As artificial intelligence (AI) continues to advance at a rapid pace, businesses are now facing a key challenge: how to tap into AI's potential while making sure its adoption is both inclusive and responsible. The gap between AI’s potential and its current usage is growing, underscoring the urgent need for strategic AI integration across all levels of an organisation. This article outlines a comprehensive approach to embracing AI, focusing on the essentials of responsible adoption, inclusive practices and continuous improvement.

The necessity of AI adoption

AI is no longer a futuristic concept but a critical tool for business growth and efficiency. For organisations to stay competitive and thrive, embracing AI is imperative. This shift isn’t just about keeping up with technology but leveraging AI to achieve “more with the same”— enhancing productivity, innovation and growth without needing disproportionate increases in resources.

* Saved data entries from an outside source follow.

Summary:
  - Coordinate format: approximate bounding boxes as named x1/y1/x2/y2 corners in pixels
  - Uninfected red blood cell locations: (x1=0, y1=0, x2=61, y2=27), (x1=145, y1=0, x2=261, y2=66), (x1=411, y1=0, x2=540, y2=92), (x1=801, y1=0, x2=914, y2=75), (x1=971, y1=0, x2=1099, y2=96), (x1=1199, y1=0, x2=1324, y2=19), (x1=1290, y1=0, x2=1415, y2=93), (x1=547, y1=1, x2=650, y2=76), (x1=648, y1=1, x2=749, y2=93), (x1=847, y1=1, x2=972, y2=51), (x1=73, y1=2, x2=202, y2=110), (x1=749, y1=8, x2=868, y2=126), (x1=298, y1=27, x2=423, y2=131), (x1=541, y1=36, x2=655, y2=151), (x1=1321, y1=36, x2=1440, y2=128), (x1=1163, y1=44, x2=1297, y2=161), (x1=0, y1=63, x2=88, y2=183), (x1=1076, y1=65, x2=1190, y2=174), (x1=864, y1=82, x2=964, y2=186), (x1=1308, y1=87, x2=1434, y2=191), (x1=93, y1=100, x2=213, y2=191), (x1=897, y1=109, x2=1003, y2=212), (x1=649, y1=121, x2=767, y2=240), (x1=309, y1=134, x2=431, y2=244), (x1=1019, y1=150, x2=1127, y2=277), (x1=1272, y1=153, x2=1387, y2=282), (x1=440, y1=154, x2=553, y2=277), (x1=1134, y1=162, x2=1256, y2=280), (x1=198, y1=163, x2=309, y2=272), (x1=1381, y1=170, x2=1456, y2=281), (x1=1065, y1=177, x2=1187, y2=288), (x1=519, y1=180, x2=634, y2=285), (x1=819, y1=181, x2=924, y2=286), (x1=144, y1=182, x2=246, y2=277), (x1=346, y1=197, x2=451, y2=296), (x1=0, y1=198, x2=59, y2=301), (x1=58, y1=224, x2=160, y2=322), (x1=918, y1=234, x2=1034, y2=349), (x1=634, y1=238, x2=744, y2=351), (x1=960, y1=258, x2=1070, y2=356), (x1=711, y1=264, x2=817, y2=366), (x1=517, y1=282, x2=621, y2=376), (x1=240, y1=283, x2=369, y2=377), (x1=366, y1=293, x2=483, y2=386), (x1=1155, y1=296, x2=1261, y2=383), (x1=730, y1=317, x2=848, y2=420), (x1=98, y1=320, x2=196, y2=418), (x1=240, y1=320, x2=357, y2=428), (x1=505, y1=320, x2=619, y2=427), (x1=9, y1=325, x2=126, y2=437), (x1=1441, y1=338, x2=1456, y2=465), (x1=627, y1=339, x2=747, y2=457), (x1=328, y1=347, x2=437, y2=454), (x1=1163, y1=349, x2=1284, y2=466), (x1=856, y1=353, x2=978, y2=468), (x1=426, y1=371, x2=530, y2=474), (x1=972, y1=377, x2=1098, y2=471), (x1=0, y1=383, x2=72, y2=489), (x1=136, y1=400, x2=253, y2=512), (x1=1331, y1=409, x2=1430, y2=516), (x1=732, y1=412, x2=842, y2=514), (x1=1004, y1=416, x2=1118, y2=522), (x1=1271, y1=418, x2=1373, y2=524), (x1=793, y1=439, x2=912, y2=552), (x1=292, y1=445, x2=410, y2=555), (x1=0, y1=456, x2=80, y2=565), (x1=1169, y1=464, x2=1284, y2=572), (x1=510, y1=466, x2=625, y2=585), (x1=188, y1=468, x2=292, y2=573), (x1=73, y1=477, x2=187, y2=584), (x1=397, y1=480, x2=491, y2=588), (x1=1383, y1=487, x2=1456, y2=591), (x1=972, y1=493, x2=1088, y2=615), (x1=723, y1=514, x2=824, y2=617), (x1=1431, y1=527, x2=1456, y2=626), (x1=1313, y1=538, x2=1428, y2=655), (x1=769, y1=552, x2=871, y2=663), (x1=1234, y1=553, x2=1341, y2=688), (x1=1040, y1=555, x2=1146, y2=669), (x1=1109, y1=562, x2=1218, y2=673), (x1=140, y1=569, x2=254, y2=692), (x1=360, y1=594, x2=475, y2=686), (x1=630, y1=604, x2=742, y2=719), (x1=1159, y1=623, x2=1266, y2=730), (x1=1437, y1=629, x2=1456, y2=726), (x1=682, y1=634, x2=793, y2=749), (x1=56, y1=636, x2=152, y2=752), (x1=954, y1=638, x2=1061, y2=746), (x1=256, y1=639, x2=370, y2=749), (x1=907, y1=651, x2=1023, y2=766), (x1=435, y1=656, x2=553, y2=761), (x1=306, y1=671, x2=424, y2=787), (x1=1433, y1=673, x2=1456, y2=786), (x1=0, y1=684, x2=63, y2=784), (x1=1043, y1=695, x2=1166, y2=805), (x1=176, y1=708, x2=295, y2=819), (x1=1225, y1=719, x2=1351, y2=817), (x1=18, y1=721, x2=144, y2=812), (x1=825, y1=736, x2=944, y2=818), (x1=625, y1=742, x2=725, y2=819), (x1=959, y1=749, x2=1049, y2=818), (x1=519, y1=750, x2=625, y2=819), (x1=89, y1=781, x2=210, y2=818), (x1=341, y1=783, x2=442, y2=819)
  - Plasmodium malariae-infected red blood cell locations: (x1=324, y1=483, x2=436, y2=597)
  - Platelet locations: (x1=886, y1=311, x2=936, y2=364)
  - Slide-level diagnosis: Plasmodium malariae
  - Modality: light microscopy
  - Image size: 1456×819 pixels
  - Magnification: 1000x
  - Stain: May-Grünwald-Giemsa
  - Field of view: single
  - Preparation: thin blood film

Building awareness and education

Successful AI adoption starts with awareness and education. Tailored training programs are essential to help employees understand AI’s relevance to their roles. Organisations should invest in role-specific AI education, encourage curiosity and create environments where experimentation with AI is supported.

  1. Tailored training programs: Develop and offer role-specific AI training that adapts to various learning styles and paces. Leverage AI champions within the organisation to share knowledge and support peers.

  2. Encouraging experimentation: Create AI sandboxes where employees can experiment without fear of disrupting critical systems. Adjust performance metrics to reward experimentation and learning.

  3. Recognising efforts: Implement reward systems for those who actively engage with AI and provide resources for continuous learning. This approach ensures that employees at all skill levels feel valued and supported.

Navigating technological change

Technology, by nature, is ever-evolving and AI is no exception. To remain relevant, businesses must adopt a flexible mindset and learn to navigate technological change rather than resist it.

  1. Learning to surf: Encourage employees to embrace AI as a powerful tool rather than view it as a threat. Equip them with the knowledge and tools needed to harness AI’s potential effectively.

  2. Elevating human roles: Emphasise how AI can free up time for employees to focus on high-value tasks requiring human creativity and critical thinking.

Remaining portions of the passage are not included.